======== Records for the task ========
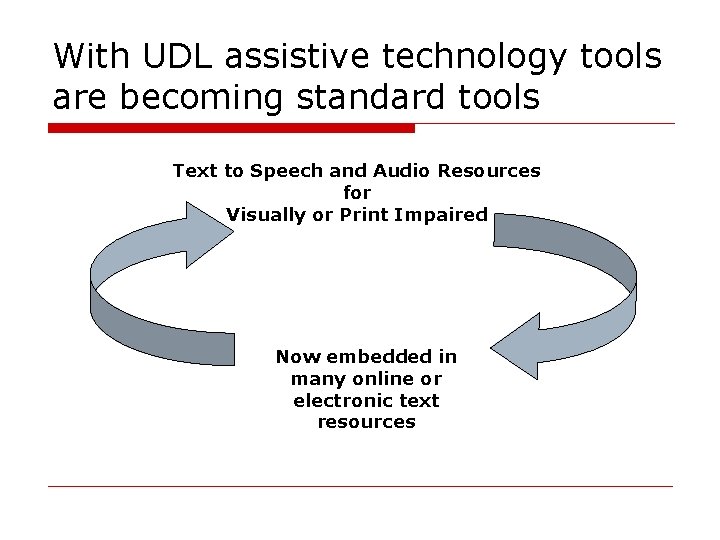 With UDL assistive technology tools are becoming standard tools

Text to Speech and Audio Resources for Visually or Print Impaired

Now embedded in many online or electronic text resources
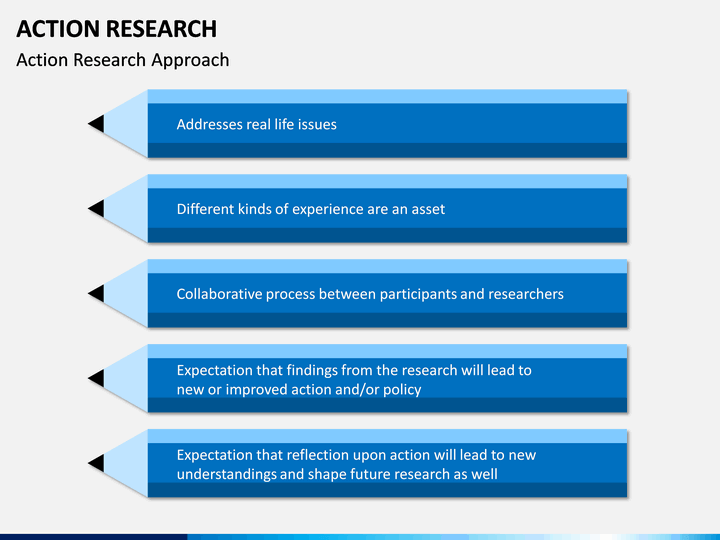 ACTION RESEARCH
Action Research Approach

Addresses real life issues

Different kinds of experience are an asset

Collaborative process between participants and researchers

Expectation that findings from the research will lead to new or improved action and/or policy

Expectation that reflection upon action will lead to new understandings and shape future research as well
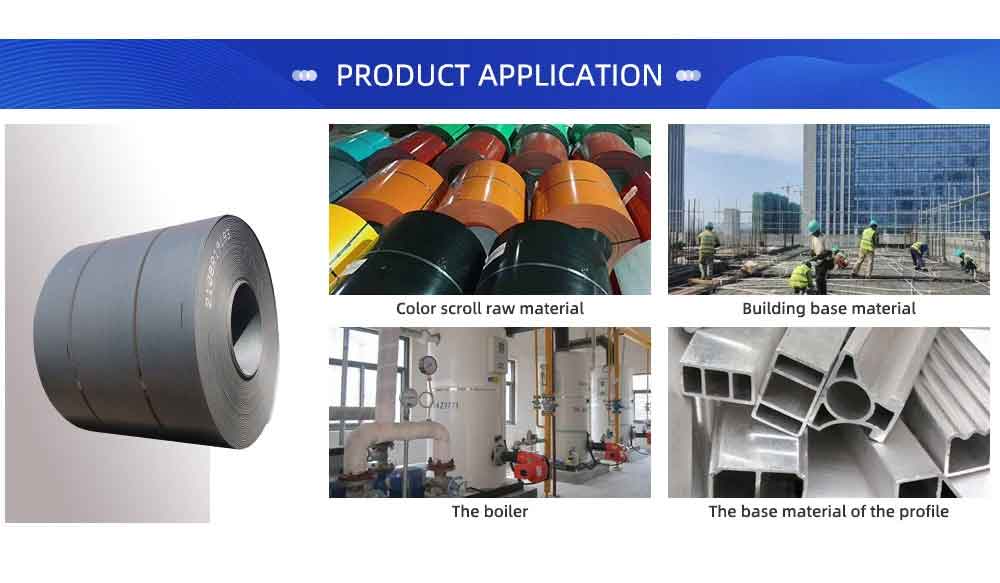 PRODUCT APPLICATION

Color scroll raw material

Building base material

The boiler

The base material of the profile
========
The expected output is every line from the material above where "that" can be found.

> _Reply_:
Expectation that findings from the research will lead to new or improved action and/or policy
Expectation that reflection upon action will lead to new understandings and shape future research as well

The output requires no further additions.